■ PROBLEM TO SOLVE ■
The records that follow are to be transcribed in full, without their images.

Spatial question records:
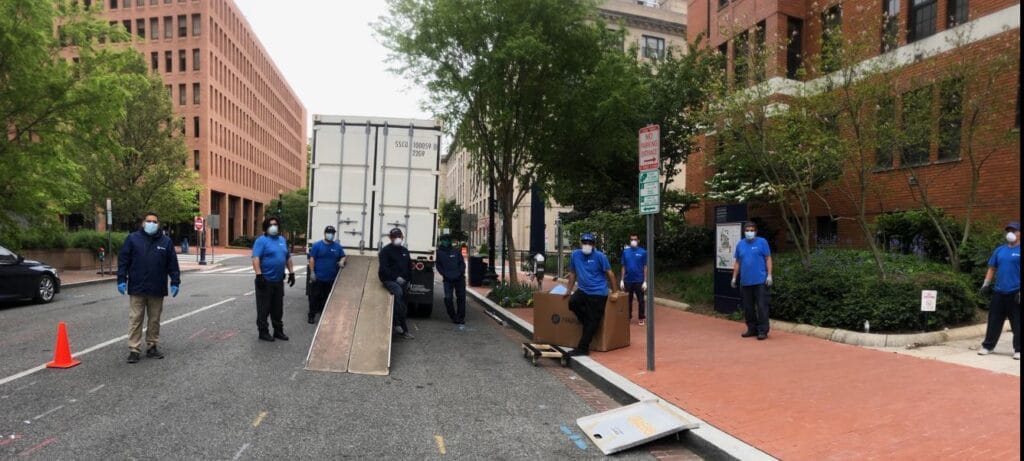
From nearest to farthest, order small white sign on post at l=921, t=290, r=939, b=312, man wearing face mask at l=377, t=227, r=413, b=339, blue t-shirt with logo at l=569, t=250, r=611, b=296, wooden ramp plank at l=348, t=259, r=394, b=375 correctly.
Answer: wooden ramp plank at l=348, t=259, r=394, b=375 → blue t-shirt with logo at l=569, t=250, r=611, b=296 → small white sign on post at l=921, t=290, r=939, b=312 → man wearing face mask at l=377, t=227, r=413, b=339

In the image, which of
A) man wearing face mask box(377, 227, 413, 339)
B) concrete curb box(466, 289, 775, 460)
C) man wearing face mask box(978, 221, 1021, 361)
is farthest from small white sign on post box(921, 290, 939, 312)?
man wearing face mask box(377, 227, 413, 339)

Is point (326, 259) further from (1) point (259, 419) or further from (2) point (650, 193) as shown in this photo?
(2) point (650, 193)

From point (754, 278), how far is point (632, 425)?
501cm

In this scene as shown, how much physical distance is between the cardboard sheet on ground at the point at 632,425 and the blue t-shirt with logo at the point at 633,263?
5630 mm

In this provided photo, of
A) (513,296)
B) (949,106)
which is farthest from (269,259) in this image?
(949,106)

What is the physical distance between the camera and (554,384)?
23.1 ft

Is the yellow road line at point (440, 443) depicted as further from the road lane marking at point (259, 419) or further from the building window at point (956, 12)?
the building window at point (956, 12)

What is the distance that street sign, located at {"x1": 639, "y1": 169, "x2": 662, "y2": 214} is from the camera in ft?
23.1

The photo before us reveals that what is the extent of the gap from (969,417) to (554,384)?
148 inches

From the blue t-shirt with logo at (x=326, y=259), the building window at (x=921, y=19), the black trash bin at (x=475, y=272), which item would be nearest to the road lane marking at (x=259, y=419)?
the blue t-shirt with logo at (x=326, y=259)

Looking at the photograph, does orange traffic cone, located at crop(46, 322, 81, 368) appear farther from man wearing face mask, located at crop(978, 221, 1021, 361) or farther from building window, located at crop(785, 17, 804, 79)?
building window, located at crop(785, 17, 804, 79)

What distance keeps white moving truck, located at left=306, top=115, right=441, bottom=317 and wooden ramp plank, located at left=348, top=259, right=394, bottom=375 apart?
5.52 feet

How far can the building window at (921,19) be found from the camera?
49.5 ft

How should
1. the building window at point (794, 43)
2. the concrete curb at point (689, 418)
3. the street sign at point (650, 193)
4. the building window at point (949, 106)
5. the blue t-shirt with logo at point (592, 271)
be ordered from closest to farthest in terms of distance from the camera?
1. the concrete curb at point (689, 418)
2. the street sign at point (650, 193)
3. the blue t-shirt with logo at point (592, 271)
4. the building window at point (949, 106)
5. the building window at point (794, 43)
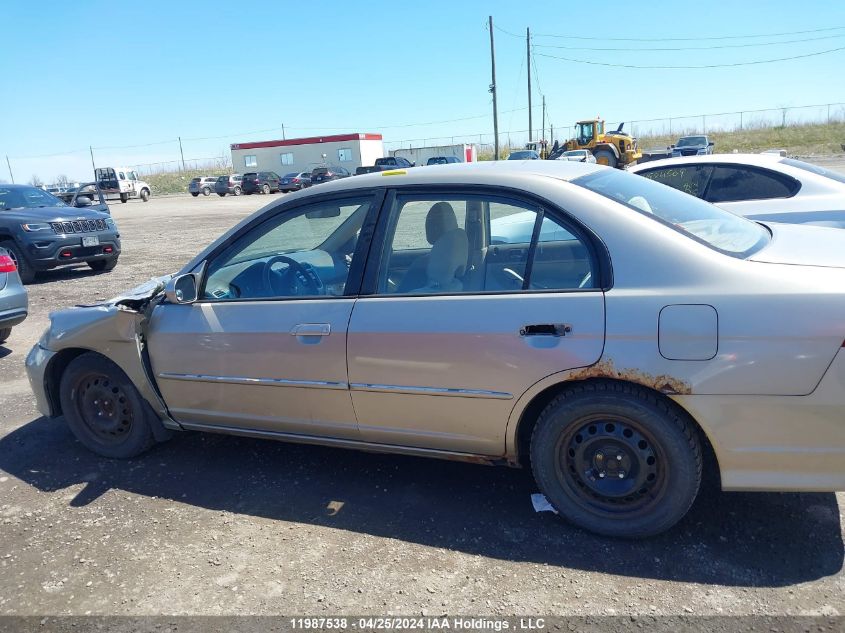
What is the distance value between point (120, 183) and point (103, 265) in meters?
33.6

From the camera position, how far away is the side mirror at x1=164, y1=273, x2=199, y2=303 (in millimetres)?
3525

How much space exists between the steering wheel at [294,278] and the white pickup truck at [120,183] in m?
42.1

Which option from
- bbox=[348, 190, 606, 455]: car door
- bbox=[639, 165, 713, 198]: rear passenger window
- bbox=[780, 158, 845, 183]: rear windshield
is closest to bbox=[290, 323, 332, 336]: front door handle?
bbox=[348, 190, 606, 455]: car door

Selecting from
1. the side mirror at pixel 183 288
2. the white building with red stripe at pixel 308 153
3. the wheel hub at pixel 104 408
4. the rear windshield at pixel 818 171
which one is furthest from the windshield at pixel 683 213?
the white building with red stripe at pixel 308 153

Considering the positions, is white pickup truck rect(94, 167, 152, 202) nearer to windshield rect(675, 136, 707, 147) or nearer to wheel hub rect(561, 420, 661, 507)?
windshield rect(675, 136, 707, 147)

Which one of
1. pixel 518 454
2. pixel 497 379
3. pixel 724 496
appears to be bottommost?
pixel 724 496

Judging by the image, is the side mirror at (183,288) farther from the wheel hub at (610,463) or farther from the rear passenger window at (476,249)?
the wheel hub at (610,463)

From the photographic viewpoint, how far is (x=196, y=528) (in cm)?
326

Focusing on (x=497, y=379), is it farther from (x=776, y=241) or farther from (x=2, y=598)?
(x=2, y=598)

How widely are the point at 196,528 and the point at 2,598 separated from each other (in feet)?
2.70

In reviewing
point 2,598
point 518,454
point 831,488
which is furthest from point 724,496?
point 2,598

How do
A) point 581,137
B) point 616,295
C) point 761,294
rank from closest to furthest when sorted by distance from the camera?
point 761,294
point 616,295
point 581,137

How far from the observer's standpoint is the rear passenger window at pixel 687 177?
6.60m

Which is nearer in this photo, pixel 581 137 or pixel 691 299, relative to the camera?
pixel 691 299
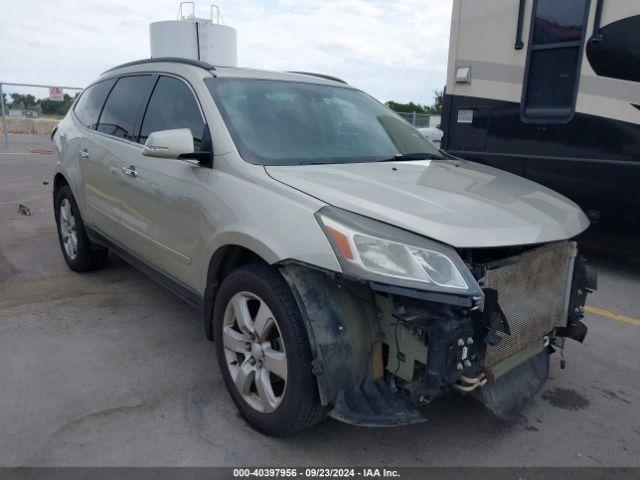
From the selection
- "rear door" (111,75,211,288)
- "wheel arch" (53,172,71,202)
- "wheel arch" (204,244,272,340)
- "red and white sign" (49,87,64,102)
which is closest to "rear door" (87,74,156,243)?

■ TASK ANSWER ■
From nearest to farthest, order small white sign on post at l=921, t=290, r=939, b=312, man wearing face mask at l=377, t=227, r=413, b=339, blue t-shirt with logo at l=569, t=250, r=611, b=296, wooden ramp plank at l=348, t=259, r=394, b=375 correctly.
Answer: wooden ramp plank at l=348, t=259, r=394, b=375 → blue t-shirt with logo at l=569, t=250, r=611, b=296 → small white sign on post at l=921, t=290, r=939, b=312 → man wearing face mask at l=377, t=227, r=413, b=339

In the image, which of
A) man wearing face mask box(377, 227, 413, 339)
B) concrete curb box(466, 289, 775, 460)
C) man wearing face mask box(978, 221, 1021, 361)
is farthest from small white sign on post box(921, 290, 939, 312)?
man wearing face mask box(377, 227, 413, 339)

Is point (326, 259) further from (1) point (259, 419) or further from (2) point (650, 193) as shown in this photo?
(2) point (650, 193)

From point (754, 278), how far is point (632, 425)?
501cm

In this scene as shown, how much physical distance is between the cardboard sheet on ground at the point at 632,425 and the blue t-shirt with logo at the point at 633,263?
5630 mm

In this provided photo, of
A) (513,296)
B) (949,106)
which is farthest from (269,259) in this image?
(949,106)

What is the physical distance between the camera and (554,384)?
23.1 ft

Is the yellow road line at point (440, 443) depicted as further from the road lane marking at point (259, 419) or further from the building window at point (956, 12)?
the building window at point (956, 12)

What is the distance that street sign, located at {"x1": 639, "y1": 169, "x2": 662, "y2": 214} is from the camera in ft?
23.1

The photo before us reveals that what is the extent of the gap from (969,417) to (554,384)?
148 inches

From the blue t-shirt with logo at (x=326, y=259), the building window at (x=921, y=19), the black trash bin at (x=475, y=272), which item would be nearest to the road lane marking at (x=259, y=419)?
the blue t-shirt with logo at (x=326, y=259)

Looking at the photograph, does orange traffic cone, located at crop(46, 322, 81, 368) appear farther from man wearing face mask, located at crop(978, 221, 1021, 361) or farther from building window, located at crop(785, 17, 804, 79)?
building window, located at crop(785, 17, 804, 79)

What distance keeps white moving truck, located at left=306, top=115, right=441, bottom=317 and wooden ramp plank, located at left=348, top=259, right=394, bottom=375 apart?
5.52 feet

How far can the building window at (921,19) be found from the camera?
49.5 ft

How should
1. the building window at point (794, 43)
2. the concrete curb at point (689, 418)
3. the street sign at point (650, 193)
4. the building window at point (949, 106)
5. the blue t-shirt with logo at point (592, 271)
be ordered from closest to farthest in terms of distance from the camera?
1. the concrete curb at point (689, 418)
2. the street sign at point (650, 193)
3. the blue t-shirt with logo at point (592, 271)
4. the building window at point (949, 106)
5. the building window at point (794, 43)
What is the distance value between point (120, 183) and point (103, 265) in meters?
33.6

From the camera position, how far away is the side mirror at x1=164, y1=273, x2=199, y2=303 (in millimetres)?
3525

How much space exists between the steering wheel at [294,278] and the white pickup truck at [120,183] in m?
42.1

Which option from
- bbox=[348, 190, 606, 455]: car door
- bbox=[639, 165, 713, 198]: rear passenger window
- bbox=[780, 158, 845, 183]: rear windshield
is closest to bbox=[290, 323, 332, 336]: front door handle?
bbox=[348, 190, 606, 455]: car door

Selecting from
1. the side mirror at pixel 183 288
2. the white building with red stripe at pixel 308 153
3. the wheel hub at pixel 104 408
4. the rear windshield at pixel 818 171
which one is furthest from the windshield at pixel 683 213?
the white building with red stripe at pixel 308 153

Considering the positions, is white pickup truck rect(94, 167, 152, 202) nearer to windshield rect(675, 136, 707, 147) or nearer to wheel hub rect(561, 420, 661, 507)?
windshield rect(675, 136, 707, 147)

Which one of
1. pixel 518 454
2. pixel 497 379
3. pixel 724 496
appears to be bottommost?
pixel 724 496

Judging by the image, is the side mirror at (183,288) farther from the wheel hub at (610,463) or farther from the rear passenger window at (476,249)?
the wheel hub at (610,463)

From the photographic viewpoint, how far is (x=196, y=528) (in cm)?
326

Focusing on (x=497, y=379), is it farther from (x=776, y=241) or farther from (x=2, y=598)?
(x=2, y=598)

How widely are the point at 196,528 and the point at 2,598 separated from each other (in feet)?
2.70

In reviewing
point 2,598
point 518,454
point 831,488
which is furthest from point 724,496?
point 2,598

How do
A) point 581,137
B) point 616,295
C) point 761,294
rank from closest to furthest when sorted by distance from the camera?
point 761,294
point 616,295
point 581,137

How far from the observer's standpoint is the rear passenger window at pixel 687 177?
6.60m

Which is nearer in this photo, pixel 581 137 or pixel 691 299, relative to the camera?
pixel 691 299
From the selection
- "rear door" (111,75,211,288)
- "wheel arch" (53,172,71,202)
- "wheel arch" (204,244,272,340)
- "red and white sign" (49,87,64,102)
which is closest to "rear door" (87,74,156,243)?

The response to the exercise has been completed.